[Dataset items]
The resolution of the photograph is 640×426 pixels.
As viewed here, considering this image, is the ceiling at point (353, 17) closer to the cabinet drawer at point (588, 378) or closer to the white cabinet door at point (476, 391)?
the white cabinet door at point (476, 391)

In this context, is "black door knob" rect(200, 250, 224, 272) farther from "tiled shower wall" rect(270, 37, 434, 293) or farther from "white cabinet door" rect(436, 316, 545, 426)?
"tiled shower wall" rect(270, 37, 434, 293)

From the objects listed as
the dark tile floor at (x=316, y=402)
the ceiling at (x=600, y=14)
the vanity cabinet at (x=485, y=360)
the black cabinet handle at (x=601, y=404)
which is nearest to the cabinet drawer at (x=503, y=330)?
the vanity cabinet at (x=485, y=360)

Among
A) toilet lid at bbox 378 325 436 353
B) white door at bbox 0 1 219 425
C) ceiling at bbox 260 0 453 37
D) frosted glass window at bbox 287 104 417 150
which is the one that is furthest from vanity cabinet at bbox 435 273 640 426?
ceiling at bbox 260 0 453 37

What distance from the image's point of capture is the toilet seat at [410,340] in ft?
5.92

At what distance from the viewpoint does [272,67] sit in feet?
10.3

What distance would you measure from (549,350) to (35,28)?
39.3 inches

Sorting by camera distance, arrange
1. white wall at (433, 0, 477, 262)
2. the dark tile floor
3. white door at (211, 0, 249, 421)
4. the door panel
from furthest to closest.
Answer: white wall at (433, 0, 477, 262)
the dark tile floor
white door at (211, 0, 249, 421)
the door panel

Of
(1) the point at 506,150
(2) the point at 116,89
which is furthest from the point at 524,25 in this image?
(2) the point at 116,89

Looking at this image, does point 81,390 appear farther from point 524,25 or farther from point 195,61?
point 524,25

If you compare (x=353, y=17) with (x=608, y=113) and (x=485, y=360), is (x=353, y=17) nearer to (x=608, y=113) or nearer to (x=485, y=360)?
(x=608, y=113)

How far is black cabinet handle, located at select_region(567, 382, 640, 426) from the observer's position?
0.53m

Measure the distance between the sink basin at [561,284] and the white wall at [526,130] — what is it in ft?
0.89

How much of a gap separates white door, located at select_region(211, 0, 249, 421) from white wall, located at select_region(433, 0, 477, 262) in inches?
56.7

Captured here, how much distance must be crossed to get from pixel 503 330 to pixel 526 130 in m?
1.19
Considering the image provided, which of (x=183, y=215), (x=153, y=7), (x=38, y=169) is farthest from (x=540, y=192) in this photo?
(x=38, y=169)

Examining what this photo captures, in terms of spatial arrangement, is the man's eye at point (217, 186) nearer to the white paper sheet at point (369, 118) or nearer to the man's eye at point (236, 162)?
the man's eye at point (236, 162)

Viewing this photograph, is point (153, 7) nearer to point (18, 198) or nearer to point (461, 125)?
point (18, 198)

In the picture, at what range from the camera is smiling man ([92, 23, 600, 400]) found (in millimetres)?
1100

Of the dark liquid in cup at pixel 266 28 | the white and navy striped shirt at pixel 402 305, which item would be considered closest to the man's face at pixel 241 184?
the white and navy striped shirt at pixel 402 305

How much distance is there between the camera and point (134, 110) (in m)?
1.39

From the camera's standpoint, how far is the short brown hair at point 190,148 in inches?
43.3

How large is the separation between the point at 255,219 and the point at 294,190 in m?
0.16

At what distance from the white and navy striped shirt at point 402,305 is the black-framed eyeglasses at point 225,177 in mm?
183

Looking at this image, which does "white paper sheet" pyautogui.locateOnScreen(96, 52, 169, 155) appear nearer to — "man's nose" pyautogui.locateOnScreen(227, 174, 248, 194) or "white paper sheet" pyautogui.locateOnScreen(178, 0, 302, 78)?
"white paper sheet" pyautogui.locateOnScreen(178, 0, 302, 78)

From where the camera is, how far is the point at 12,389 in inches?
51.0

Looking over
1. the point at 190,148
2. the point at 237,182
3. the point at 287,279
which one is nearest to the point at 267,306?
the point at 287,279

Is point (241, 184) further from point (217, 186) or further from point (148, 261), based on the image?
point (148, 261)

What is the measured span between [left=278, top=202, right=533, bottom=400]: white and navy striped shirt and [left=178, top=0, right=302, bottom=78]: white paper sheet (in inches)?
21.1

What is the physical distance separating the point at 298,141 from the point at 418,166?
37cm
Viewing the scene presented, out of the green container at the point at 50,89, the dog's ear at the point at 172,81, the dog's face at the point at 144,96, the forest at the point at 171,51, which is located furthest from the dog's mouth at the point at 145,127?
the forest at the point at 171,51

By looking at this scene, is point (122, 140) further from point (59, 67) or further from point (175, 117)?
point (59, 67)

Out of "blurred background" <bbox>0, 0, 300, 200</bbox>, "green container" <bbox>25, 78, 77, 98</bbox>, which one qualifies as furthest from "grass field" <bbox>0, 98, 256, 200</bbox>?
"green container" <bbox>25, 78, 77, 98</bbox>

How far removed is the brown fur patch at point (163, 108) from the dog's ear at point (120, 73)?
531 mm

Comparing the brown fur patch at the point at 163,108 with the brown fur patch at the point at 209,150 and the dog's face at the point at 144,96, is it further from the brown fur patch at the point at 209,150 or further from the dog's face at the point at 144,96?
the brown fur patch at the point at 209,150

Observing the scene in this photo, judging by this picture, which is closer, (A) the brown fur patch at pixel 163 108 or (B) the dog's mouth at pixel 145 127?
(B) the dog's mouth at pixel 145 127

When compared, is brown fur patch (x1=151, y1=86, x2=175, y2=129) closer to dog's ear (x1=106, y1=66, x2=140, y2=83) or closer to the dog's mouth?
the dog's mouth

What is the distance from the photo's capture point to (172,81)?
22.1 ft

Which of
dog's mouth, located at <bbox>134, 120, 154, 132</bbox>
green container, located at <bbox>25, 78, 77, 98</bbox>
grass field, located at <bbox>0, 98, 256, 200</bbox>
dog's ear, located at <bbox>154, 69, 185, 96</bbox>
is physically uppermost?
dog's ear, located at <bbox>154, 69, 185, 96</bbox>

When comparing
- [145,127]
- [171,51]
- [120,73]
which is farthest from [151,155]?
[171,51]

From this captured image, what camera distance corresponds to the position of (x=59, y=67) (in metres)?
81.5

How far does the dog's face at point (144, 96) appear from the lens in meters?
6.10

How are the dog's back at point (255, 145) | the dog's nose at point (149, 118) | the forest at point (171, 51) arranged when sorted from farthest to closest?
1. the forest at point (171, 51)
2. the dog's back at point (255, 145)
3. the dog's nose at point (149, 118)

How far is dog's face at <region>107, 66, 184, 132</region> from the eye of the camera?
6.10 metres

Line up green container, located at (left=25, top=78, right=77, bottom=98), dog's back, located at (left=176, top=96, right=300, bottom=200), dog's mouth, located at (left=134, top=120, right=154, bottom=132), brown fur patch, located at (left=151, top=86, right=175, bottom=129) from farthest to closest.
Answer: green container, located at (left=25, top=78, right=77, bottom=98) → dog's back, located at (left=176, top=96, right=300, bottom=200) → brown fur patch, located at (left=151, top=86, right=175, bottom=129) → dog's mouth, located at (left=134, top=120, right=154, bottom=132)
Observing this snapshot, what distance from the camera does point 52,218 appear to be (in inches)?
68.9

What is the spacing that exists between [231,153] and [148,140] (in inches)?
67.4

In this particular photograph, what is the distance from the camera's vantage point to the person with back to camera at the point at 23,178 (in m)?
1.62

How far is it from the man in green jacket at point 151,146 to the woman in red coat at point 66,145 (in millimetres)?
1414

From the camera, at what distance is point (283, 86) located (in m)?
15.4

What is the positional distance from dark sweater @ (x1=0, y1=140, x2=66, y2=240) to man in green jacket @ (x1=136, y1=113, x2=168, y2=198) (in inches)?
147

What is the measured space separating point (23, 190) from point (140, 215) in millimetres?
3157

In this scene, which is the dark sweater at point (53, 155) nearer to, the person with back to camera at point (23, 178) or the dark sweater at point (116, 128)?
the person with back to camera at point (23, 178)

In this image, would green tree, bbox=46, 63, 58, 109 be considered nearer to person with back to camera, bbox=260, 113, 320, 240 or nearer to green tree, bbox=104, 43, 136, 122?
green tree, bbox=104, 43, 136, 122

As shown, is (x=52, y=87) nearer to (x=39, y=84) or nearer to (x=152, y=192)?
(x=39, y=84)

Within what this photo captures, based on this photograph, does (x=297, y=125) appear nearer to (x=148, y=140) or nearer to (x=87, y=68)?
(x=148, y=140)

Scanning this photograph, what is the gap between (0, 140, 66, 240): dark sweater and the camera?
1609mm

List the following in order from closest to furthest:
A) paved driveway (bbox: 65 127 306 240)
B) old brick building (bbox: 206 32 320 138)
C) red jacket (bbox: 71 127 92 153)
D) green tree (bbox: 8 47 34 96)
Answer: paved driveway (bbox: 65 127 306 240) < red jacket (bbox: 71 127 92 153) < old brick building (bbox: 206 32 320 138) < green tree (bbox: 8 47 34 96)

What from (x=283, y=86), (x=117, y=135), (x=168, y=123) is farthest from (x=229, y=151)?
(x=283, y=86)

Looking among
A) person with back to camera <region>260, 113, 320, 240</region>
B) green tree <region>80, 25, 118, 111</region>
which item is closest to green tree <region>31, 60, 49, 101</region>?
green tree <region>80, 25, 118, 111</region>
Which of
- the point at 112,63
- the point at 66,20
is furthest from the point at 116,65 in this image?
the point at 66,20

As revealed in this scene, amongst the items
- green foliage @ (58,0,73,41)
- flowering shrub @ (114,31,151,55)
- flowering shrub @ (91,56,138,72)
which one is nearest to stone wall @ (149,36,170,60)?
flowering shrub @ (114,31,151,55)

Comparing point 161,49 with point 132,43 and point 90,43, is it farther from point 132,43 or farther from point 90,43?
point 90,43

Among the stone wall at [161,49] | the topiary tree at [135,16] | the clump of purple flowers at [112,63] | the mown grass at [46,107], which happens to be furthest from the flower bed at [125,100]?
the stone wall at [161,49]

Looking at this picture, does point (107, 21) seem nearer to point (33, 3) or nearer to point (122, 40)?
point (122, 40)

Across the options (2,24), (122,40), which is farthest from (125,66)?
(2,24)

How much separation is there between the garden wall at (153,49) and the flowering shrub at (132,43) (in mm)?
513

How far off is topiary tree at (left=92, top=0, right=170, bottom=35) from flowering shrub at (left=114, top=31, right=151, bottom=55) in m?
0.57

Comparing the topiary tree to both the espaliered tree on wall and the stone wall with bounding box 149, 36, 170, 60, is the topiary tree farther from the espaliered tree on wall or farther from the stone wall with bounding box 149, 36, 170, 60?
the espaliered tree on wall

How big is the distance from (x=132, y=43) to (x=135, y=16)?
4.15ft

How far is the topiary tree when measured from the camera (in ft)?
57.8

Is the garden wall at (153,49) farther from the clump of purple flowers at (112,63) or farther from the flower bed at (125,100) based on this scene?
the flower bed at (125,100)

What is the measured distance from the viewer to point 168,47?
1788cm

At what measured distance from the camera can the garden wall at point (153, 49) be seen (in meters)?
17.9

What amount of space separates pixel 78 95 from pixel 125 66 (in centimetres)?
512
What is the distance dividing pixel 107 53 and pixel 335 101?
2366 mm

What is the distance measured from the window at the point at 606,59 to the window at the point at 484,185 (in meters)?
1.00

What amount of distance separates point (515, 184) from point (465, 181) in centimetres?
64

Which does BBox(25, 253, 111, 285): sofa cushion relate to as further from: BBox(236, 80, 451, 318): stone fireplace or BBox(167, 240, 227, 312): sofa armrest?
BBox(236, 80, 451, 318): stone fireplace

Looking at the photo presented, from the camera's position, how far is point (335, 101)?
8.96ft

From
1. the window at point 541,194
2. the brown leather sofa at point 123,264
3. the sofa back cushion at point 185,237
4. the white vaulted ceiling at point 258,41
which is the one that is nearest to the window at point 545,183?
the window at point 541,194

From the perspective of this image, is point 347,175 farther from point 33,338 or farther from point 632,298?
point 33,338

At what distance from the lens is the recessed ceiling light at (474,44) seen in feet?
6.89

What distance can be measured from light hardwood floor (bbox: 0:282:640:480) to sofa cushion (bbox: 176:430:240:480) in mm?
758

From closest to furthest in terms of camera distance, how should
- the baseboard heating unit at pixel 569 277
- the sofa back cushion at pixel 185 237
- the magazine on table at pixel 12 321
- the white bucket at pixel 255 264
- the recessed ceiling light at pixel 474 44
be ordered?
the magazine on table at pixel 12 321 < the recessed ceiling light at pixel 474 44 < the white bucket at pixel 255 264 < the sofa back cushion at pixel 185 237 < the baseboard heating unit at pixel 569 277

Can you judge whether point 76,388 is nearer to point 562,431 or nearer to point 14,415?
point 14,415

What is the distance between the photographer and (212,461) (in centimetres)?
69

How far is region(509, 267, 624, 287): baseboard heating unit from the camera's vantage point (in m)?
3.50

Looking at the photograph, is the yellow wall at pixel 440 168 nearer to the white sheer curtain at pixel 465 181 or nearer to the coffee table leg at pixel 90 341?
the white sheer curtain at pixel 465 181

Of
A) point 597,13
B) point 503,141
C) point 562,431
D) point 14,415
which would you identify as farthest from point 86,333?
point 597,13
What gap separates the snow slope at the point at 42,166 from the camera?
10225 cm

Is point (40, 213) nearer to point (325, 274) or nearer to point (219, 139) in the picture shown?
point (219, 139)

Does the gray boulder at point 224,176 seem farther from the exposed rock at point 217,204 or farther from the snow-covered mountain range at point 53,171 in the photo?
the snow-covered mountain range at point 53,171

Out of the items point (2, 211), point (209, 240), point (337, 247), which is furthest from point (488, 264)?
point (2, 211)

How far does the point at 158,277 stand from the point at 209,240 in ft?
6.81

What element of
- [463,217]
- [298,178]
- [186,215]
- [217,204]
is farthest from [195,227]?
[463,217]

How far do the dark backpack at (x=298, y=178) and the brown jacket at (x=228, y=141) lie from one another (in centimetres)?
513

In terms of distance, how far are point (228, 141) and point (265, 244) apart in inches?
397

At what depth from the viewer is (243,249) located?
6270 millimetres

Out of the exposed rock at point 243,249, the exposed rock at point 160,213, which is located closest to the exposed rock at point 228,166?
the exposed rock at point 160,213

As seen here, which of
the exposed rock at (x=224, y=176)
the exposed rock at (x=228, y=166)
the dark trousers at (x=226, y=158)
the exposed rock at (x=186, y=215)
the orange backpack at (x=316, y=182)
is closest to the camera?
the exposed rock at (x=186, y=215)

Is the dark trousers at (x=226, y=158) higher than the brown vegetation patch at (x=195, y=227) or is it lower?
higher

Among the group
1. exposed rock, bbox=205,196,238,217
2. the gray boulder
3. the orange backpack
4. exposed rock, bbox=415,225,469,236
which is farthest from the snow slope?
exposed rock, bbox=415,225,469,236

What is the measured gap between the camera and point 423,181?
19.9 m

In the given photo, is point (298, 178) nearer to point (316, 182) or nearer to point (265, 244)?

- Written problem
Include both ends. Return the line holding "Does the gray" and all lines after it in the records above, exactly as written.

- Finished task
Does the gray boulder at point 224,176 seem farther from the exposed rock at point 217,204 or farther from the snow-covered mountain range at point 53,171 in the photo?
the snow-covered mountain range at point 53,171

Out of the items point (2, 211), point (209, 240), point (337, 247), which is furthest from point (488, 264)?
point (2, 211)

How far does the point at 158,277 stand from the point at 209,240 in ft?
6.81

What element of
- [463,217]
- [298,178]
- [186,215]
- [217,204]
is farthest from [195,227]?
[463,217]

How far do the dark backpack at (x=298, y=178) and the brown jacket at (x=228, y=141) lie from one another (in centimetres)?
513

In terms of distance, how far are point (228, 141) and point (265, 244) apart in inches?
397

At what depth from the viewer is (243,249) located?
6270 millimetres

Out of the exposed rock at point 243,249, the exposed rock at point 160,213, which is located closest to the exposed rock at point 228,166?
the exposed rock at point 160,213

As seen here, which of
the exposed rock at (x=224, y=176)
the exposed rock at (x=228, y=166)
the dark trousers at (x=226, y=158)
the exposed rock at (x=186, y=215)
the orange backpack at (x=316, y=182)
is closest to the camera?
the exposed rock at (x=186, y=215)

Is the dark trousers at (x=226, y=158) higher than the brown vegetation patch at (x=195, y=227) or is it lower?
higher

Among the group
1. exposed rock, bbox=205,196,238,217
2. the gray boulder
3. the orange backpack
4. exposed rock, bbox=415,225,469,236
which is farthest from the snow slope?
exposed rock, bbox=415,225,469,236

What is the measured gap between the camera and point 423,181?
19.9 m

In the given photo, is point (298, 178) nearer to point (316, 182) or nearer to point (265, 244)?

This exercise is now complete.